SAN FRANCISCO (JTA) -- Alysa
Stanton-Ogulnick isn’t particularly interested in being a
standard-bearer.
She’s proud to be black, proud to be
a woman and proud to be a 45-year-old single mother who raised
her adopted child on her own.
And when she says that next May, following
her
ordination as a Reform rabbi, she will become the first black
female rabbi, the huge grin on her face lets folks know she
feels pretty good about that, too.
But
Stanton-Ogulnick, who is studying at the Cincinnati campus of
the Hebrew Union College-Jewish Institute of Religion, didn’t
set out to be the first. It just kind of happened, like so
much else in her life.
“If I were the 50,000th, I’d
still be doing what I do, trying to live my life with kavanah
and kedusha,” she says, using the Hebrew words for
intentionality and holiness. “Me being first was just the luck
of the draw.”
Stanton-Ogulnick -- she’s still getting
used to the second part of her hyphenated last name, the
product of a recent marriage -- was in this city over the
weekend for a conference of ethnically and racially diverse
Jews and Jewish communities sponsored by Be’chol Lashon, an
organization that supports their efforts to enter the Jewish
mainstream.
That’s something the future rabbi knows a
great deal about -- as a woman, as a convert and as a Jew of
color. She’s had to fight for success and acceptance in a
world that wasn't always welcoming.
“At this
conference there are people from all over looking for their
identity,” Stanton-Ogulnick says. “Maybe I can help them on
the path by breaking down barriers.”
That’s among her
goals as a rabbi, she says: breaking barriers, building
bridges and giving hope.
Like many rabbinic students
now, Stanton-Ogulnick is on her second career. She came to the
rabbinate as a licensed psychotherapist specializing in grief
and loss issues.
Stanton-Ogulnickhas worked with trauma victims in Colorado
for the past 16 years, at the same time becoming more active
in Denver’s Temple Emanuel. She has served the synagogue as a
para-chaplain, religious-school teacher and cantorial
soloist.
Raised by Pentacostal parents,
Stanton-Ogulnick spent her childhood and young adulthood as a
spiritual seeker, making the rounds of various Christian
denominations before finding her home in Judaism. She
converted more than 20 years ago.
“People look at me
and ask if I was born Jewish," she says. "I say yes, but not
to a Jewish womb. I believe I was at Sinai. It’s not as if one
day I scratched my head and said, hmm, now how can I make my
life more difficult? I know -- I’ll become
Jewish!”
Stanton-Ogulnick made her choice to join the
Jewish community as an adult, well aware of the difficulties
that might arise. Her daughter Shana, now 13, didn’t get to
choose; she was dipped in the mikveh as an infant.
The
year they spent in Jerusalem, Stanton-Ogulnick’s first year as
an HUC student, was the most difficult. Shana, then 7, faced
daily prejudice at school.
“She was beat up, and once was literally kicked off the
bus,” her mother says with quiet anger. “We’d been in Israel
three months and her only friend was a cat.”
One day,
Shana came home from camp beaming because one of the other
children held her hand.
“ 'Nobody ever holds my hand, Mommy,' she said to me,”

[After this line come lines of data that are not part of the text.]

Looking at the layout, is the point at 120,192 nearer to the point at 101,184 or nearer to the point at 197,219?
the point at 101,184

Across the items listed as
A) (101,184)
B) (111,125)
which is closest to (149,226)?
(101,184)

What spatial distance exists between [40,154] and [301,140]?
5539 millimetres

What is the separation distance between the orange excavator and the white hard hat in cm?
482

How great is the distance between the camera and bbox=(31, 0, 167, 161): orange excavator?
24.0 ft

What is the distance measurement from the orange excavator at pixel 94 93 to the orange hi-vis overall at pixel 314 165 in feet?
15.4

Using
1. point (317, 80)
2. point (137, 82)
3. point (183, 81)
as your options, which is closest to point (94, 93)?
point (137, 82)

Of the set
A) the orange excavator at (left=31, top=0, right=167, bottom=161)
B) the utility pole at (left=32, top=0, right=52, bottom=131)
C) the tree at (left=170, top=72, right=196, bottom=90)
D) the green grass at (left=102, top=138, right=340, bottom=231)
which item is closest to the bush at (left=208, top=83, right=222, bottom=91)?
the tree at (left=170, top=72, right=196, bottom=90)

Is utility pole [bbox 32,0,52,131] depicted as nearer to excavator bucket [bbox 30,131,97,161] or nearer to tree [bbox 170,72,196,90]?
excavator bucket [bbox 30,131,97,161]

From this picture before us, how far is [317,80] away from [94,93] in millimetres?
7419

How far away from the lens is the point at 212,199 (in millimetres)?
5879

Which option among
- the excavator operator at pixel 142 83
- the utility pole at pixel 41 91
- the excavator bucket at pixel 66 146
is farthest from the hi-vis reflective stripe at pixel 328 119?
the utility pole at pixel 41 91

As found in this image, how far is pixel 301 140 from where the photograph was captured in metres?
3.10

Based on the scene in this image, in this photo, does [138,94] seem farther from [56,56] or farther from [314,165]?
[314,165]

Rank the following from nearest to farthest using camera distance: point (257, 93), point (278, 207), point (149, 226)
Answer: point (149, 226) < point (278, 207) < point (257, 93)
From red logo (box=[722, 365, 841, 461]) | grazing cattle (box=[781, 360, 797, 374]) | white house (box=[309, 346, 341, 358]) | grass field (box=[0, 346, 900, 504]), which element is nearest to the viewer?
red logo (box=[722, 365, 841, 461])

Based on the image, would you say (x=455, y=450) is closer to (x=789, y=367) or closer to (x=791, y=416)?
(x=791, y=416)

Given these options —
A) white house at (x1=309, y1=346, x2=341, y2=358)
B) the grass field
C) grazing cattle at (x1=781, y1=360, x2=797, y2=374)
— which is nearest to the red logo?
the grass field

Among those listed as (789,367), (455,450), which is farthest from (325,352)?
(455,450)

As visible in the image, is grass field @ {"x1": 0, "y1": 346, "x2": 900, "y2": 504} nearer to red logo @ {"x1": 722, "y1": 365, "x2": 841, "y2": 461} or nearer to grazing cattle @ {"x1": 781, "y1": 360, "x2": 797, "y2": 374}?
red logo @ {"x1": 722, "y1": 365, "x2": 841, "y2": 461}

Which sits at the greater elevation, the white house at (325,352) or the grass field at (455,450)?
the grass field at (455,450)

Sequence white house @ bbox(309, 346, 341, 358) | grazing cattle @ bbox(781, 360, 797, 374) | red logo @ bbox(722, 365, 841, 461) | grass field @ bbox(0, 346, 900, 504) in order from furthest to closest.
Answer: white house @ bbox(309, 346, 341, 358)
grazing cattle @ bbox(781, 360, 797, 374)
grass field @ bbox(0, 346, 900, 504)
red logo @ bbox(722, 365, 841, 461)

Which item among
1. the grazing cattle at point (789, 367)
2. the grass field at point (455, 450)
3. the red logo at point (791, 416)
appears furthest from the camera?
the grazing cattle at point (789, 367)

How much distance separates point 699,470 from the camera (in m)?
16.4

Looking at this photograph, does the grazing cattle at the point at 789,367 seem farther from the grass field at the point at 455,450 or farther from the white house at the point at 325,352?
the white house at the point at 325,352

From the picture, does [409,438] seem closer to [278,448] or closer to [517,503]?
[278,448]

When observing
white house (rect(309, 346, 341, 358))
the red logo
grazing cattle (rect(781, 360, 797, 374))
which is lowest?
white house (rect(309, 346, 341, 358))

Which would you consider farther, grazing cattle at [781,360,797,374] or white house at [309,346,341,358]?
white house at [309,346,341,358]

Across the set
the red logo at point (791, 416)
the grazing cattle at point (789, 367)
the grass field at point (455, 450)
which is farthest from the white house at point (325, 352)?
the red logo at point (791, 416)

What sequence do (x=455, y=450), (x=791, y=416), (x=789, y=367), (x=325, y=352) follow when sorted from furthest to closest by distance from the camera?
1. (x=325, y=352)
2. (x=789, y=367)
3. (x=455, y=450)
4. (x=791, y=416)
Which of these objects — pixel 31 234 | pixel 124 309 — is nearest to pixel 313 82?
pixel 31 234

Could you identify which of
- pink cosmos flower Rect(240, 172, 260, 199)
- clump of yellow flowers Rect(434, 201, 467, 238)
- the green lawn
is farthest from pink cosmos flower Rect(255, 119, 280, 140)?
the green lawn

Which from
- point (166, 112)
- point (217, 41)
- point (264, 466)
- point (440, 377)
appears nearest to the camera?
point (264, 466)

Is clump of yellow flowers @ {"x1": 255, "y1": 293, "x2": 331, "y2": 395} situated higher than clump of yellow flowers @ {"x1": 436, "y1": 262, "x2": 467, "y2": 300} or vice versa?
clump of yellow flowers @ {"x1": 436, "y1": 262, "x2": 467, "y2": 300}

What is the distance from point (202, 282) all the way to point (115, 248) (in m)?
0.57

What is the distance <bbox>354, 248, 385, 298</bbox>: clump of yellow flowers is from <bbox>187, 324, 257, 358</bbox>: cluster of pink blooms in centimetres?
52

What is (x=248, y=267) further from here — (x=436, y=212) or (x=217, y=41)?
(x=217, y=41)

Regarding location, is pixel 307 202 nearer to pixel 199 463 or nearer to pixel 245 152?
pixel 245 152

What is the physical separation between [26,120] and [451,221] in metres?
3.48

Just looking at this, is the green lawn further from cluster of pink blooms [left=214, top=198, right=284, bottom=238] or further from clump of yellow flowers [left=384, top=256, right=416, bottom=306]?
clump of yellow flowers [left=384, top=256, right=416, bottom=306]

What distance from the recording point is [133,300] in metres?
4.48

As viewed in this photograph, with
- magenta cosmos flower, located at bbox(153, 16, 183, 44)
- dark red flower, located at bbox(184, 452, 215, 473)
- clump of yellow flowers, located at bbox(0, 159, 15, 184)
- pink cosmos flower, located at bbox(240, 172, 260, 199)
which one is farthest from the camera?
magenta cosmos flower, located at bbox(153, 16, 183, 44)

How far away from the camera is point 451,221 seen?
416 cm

Stanton-Ogulnick recounts. “I said, why? She said, 'Because
I’m shochor,' ” or black.
“Ani lo tov, ani lo yafah,”
the little girl told her mother, using the Hebrew for “I’m no
good, I’m not pretty.”
Even telling the story now, six
years later, Stanton-Ogulnick shakes her head.
“Sometimes I’ve been in tears with what I have put this
child through,” she says.
Stanton-Ogulnick relates some
of the difficulties of her life’s journey in a monologue she
created last fall called “Layers.”
First performed at a conference of Reform religious-school
educators in October, the piece opens with her standing on
stage with her head in a noose, a shocking evocation of
slavery. The monologue deals with her journey to Judaism and
other major changes in her life, including a recent weight
loss of 122 pounds.
Pulling out an old picture of
herself at her former weight, Stanton-Ogulnick shakes her head
again. Is she really no longer that person? Is she really
about to become a rabbi?
It’s all so remarkable, she muses.
At the end of
one performance, she says, a woman came up to her in tears,
saying, "You told my story, thank you.”
“It’s those
moments," Stanton-Ogulnick says, her voice trailing off as she
smiles. “Even though the journey is long and the path
difficult, if I can provide someone with a little hope and a
sense of purpose, it’s worthwhile.”
It’s experiencing
those moments that she is most looking forward to as a rabbi,
whether she ends up in a pulpit, working as a chaplain or in
some other position.
“That moment, that ‘a-ha, I’m not alone’ that comes when
I’m talking with a congregant or an individual struggling with
something and I’m helping them find a solution,” she says,
“that a-ha moment is what it’s about for me.”